### [Work task]
Check each line of the entries below for the word "Next", and copy the lines that have it.

Saved entries
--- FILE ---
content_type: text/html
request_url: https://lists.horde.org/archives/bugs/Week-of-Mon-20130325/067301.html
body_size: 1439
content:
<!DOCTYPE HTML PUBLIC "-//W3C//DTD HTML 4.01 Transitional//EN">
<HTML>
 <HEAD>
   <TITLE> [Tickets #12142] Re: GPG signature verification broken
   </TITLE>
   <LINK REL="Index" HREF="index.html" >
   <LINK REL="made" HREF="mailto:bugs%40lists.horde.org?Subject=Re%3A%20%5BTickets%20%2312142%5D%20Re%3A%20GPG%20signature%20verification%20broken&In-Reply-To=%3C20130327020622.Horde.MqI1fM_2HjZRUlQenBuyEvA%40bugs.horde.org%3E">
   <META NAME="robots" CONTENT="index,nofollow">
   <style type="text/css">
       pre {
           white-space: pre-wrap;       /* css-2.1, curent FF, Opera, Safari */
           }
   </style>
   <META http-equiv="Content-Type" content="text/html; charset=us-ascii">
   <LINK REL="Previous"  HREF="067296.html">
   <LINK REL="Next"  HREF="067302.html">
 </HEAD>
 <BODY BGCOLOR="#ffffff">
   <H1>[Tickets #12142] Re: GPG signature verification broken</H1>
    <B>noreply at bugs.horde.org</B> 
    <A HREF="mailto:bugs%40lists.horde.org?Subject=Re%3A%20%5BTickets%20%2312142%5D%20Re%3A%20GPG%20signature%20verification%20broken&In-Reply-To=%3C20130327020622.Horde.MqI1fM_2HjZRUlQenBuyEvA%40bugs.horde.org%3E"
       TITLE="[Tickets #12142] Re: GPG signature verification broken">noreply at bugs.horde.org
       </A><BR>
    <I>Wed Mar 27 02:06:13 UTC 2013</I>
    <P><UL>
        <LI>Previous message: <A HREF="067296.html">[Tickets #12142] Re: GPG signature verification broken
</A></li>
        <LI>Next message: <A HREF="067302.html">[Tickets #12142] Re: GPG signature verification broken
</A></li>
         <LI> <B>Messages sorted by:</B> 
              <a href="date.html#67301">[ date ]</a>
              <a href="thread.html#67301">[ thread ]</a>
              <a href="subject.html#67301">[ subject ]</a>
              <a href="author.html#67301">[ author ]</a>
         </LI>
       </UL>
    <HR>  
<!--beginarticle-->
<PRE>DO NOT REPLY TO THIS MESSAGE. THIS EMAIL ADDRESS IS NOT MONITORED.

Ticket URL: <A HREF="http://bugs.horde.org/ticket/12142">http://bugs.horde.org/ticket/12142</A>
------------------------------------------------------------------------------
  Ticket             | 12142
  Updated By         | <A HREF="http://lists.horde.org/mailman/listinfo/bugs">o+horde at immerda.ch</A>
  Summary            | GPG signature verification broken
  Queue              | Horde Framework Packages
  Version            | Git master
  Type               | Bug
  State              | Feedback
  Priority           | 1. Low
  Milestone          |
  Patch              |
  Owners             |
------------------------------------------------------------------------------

* * *

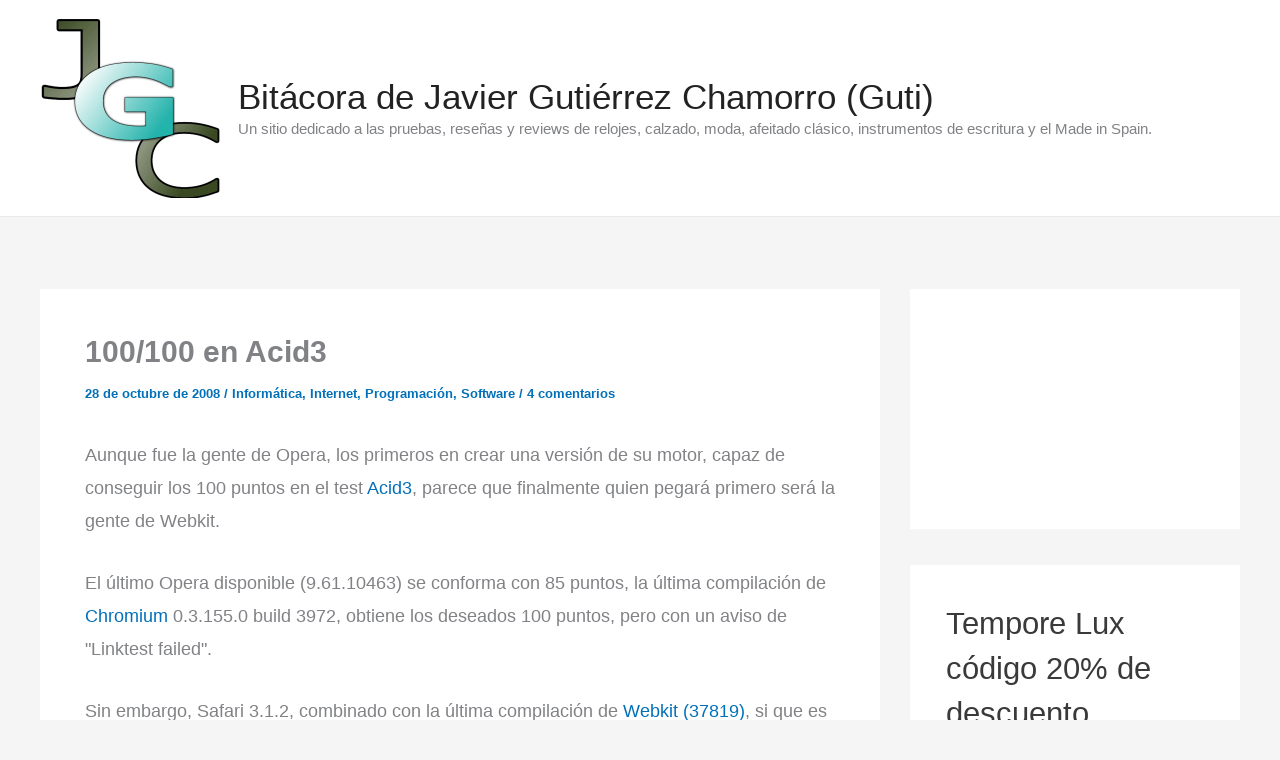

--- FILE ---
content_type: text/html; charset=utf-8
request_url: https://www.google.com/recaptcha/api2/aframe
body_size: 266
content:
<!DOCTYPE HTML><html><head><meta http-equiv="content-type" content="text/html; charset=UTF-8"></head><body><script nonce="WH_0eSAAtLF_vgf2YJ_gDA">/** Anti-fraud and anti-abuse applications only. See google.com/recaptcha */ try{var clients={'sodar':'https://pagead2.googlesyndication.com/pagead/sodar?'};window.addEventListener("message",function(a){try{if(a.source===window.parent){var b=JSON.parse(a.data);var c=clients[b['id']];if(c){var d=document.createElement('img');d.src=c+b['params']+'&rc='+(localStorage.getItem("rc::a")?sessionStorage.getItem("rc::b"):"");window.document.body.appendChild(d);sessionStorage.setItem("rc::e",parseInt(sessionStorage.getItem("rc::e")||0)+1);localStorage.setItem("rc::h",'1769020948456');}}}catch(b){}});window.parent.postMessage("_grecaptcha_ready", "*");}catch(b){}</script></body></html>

### [Task solution]
   <LINK REL="Next"  HREF="067302.html">
        <LI>Next message: <A HREF="067302.html">[Tickets #12142] Re: GPG signature verification broken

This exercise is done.